Are they nightmares, or memories? I’m trying to believe in a happy ending for myself, but in the back of my mind always lurks the fear of what I left behind in that other life. It’s like crossing a bridge and having no idea what you left on the other side of the river. What will happen when I remember what was I running from?
??10??
Blythe
Blythe put on her pearl studs and regarded herself in the dressing table mirror. The fine lines at the corners of her eyes and the slight frown line between her brows were a little more obvious than last year, harbingers of the aging that in a few years would make her the proverbial older woman who “must have been a real beauty when she was young.” Lots of her friends were getting Botox and fillers.

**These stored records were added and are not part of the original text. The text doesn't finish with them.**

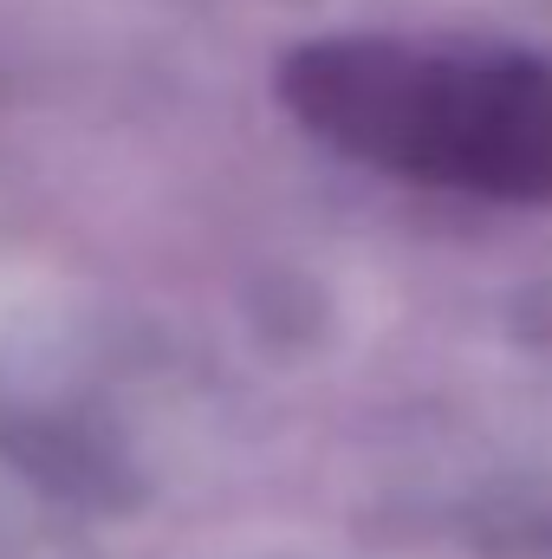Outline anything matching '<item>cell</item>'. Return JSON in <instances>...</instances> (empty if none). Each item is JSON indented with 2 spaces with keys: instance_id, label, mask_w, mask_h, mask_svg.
<instances>
[{
  "instance_id": "1",
  "label": "cell",
  "mask_w": 552,
  "mask_h": 559,
  "mask_svg": "<svg viewBox=\"0 0 552 559\" xmlns=\"http://www.w3.org/2000/svg\"><path fill=\"white\" fill-rule=\"evenodd\" d=\"M279 98L319 143L397 182L552 202V59L540 52L338 33L279 66Z\"/></svg>"
}]
</instances>
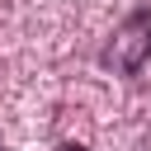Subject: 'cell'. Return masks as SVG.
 Returning a JSON list of instances; mask_svg holds the SVG:
<instances>
[{"label":"cell","instance_id":"cell-1","mask_svg":"<svg viewBox=\"0 0 151 151\" xmlns=\"http://www.w3.org/2000/svg\"><path fill=\"white\" fill-rule=\"evenodd\" d=\"M146 57H151V28L142 33V61H146Z\"/></svg>","mask_w":151,"mask_h":151},{"label":"cell","instance_id":"cell-2","mask_svg":"<svg viewBox=\"0 0 151 151\" xmlns=\"http://www.w3.org/2000/svg\"><path fill=\"white\" fill-rule=\"evenodd\" d=\"M57 151H90V146H80V142H61Z\"/></svg>","mask_w":151,"mask_h":151},{"label":"cell","instance_id":"cell-3","mask_svg":"<svg viewBox=\"0 0 151 151\" xmlns=\"http://www.w3.org/2000/svg\"><path fill=\"white\" fill-rule=\"evenodd\" d=\"M0 151H5V146H0Z\"/></svg>","mask_w":151,"mask_h":151}]
</instances>
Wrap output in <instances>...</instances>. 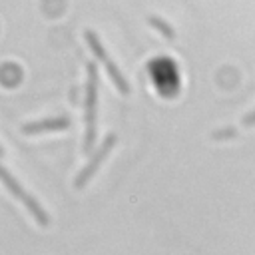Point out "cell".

That was fine for them, but it wasn’t something she was interested in. She’d been blessed with great skin, and wore no makeup beyond a touch of bronzer, a sheer pink lip gloss, and on special occasions, a coat of mascara. There was a certain lightness about her, reflected in the natural fibers she favored, her loose, wavy hair, which never looked “done,” and her lithe, athletic body. Here, this all said, was a woman who was comfortable in her own skin, who made other people comfortable when they were with her. It was one of the things Ted had always loved about her, he said.
Blythe glanced at her watch and saw that they had to leave in a few minutes. She called up the stairs to Hailey, who had spent the night at the house. “Are you almost ready, honey?”
“Coming,” her daughter called back.
They’d arranged to meet Addison at Chantal Morgan Couture for their 10:00 a.m. appointment. When Blythe first proposed the outing, Addison had demurred, saying she didn’t want to spend a lot of money on a wedding gown she’d wear once and mentioning that a coworker had suggested she check out Rent the Runway. It wasn’t that Blythe turned her nose up at frugality, and she knew a lot of young women used and loved Rent the Runway. Fine. But a wedding dress was special, and she hated the idea of Addison renting one when Blythe was willing to buy her any dress she wanted.
Hailey came bounding down the stairs, her short blond hair still damp. She was tall and slim, like her mother, and wore a navy-blue jumpsuit that accentuated her height even more.
Blythe grabbed her handbag from the hall table and headed out the door. “Let’s go. Don’t want to be late.”